-- Aufgabe a --
Zeige jede Zeile der Auflistung, in der die Zeichenfolge „image“ vorkommt. Groß- und Kleinschreibung sind dabei zu beachten.

-- Textausschnitt --
────────
Archiv Berichte 10

Spannender Vortrag: Museumsleiter Fritz Koch nahm die Zuhörer mit auf eine Zeitreise durch die Donaumoosgeschichte. Der Abend fand im Rahmen der Reihe „Unser Donaumoos“ statt.

Ungebrochene Faszination des Donaumooses

Vortrag von Museumsleiter Fritz Koch wird zur spannenden Zeitreise durch mehrere Jahrhunderte Moorgeschichte

 

Die Geschichte des Donaumooses hat nichts von ihrer Faszination verloren. Das hat sich beim Vortrag von Museumsleiter Fritz Koch im Haus im Moos in Kleinhohenried deutlich gezeigt. Der Fachmann für die Moorhistorie spannte im Rahmen der Reihe „Unser Donaumoos“ des Donaumoos-Teams einen eindrucksvollen Bogen – von der Idee für die Besiedlung Ende des 18. Jahrhunderts bis hin zur heutigen Zeit mit all ihren Herausforderungen. Koch zeigte dabei kurzweilig auf, wie das heutige Gesicht des Donaumooses entstanden ist.
────────
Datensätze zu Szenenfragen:
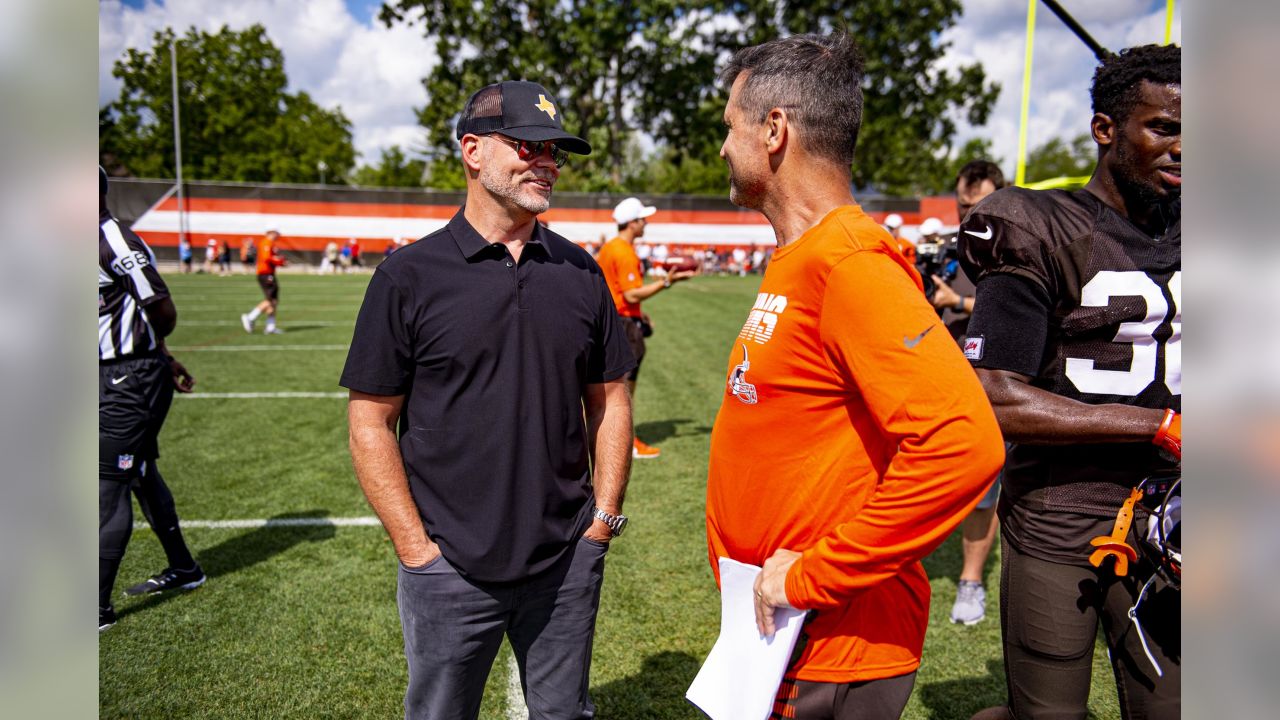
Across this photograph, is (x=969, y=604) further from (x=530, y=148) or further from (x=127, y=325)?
(x=127, y=325)

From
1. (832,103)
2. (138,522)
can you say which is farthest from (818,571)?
(138,522)

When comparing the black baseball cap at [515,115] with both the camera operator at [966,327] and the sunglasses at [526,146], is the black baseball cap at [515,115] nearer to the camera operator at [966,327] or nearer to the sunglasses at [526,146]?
the sunglasses at [526,146]

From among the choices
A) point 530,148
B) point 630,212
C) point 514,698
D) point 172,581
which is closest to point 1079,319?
point 530,148

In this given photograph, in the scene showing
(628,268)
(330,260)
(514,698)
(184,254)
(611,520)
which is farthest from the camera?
(330,260)

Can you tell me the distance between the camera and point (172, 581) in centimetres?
465

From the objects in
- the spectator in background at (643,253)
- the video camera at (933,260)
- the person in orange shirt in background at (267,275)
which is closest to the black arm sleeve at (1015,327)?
the video camera at (933,260)

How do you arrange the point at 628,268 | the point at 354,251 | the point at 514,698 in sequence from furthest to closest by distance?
the point at 354,251 → the point at 628,268 → the point at 514,698

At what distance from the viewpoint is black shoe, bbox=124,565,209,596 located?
459 centimetres

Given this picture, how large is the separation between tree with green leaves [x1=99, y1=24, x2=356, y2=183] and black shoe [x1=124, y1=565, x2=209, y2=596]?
175 feet

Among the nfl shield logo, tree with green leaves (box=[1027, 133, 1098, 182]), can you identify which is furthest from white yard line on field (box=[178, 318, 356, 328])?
tree with green leaves (box=[1027, 133, 1098, 182])

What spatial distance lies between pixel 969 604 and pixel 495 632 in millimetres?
3016

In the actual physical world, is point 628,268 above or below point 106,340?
above

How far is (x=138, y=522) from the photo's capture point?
573cm
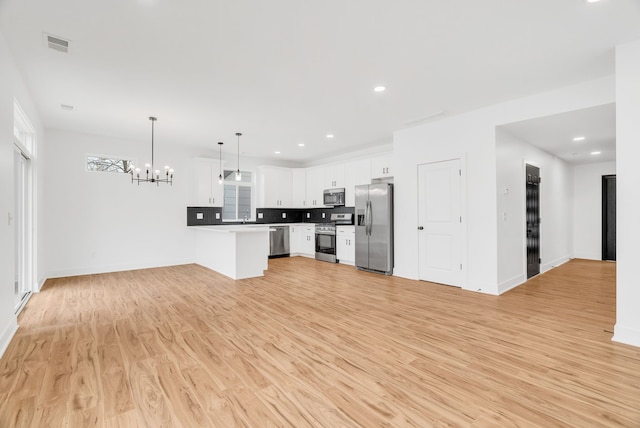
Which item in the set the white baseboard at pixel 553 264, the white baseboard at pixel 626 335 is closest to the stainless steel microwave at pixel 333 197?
the white baseboard at pixel 553 264

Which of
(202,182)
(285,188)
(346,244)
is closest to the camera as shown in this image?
(346,244)

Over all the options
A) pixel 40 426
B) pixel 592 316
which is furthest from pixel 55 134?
pixel 592 316

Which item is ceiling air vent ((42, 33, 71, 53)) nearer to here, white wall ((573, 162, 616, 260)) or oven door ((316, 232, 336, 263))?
oven door ((316, 232, 336, 263))

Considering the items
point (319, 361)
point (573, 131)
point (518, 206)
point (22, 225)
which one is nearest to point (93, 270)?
point (22, 225)

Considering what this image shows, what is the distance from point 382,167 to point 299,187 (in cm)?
287

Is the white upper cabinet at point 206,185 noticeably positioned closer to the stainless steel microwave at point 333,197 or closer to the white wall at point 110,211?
the white wall at point 110,211

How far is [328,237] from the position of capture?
7383 millimetres

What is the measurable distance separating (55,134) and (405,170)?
21.0 feet

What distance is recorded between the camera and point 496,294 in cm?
428

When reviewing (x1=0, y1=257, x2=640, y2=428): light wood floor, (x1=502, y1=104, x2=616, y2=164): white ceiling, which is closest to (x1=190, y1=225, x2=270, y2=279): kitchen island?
(x1=0, y1=257, x2=640, y2=428): light wood floor

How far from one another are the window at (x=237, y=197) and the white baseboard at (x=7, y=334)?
4808 mm

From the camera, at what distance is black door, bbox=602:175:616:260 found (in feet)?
23.0

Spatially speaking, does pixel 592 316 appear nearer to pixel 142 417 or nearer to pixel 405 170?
pixel 405 170

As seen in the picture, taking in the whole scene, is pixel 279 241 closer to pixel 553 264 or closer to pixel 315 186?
pixel 315 186
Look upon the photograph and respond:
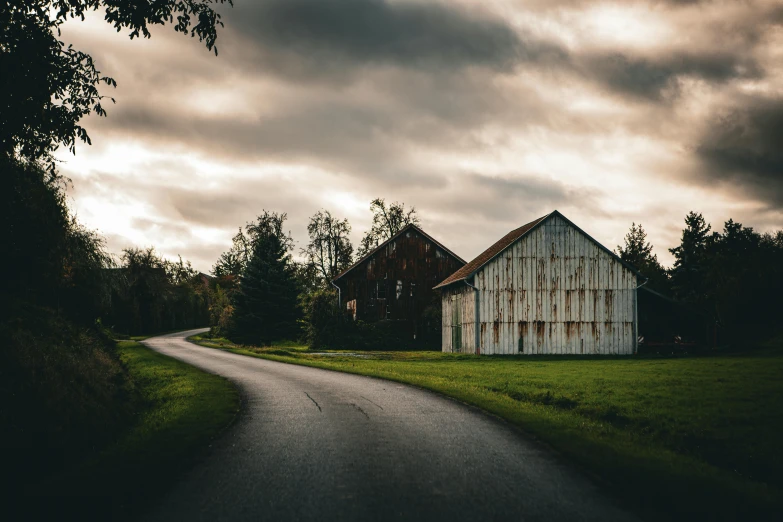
────────
-- Aufgabe b --
Beantworte anhand des Berichts über den Vortrag zum Donaumoos folgende Fragen:
(i) In welchem Gebäude und in welchem Ort hielt Fritz Koch seinen Vortrag?
(ii) Zu welcher Reihe gehörte der Abend?
(iii) Mit welchem Ereignis begann der zeitliche Bogen, den Koch spannte?

-- Ergebnis a --
is closest to the camera as shown in this image?
Considering what this image shows, what is the distance from point 382,167 to point 299,187 (in cm)?

-- Ergebnis b --
(i) Im Haus im Moos in Kleinhohenried.
(ii) Zur Reihe „Unser Donaumoos“ des Donaumoos-Teams.
(iii) Mit der Idee für die Besiedlung Ende des 18. Jahrhunderts.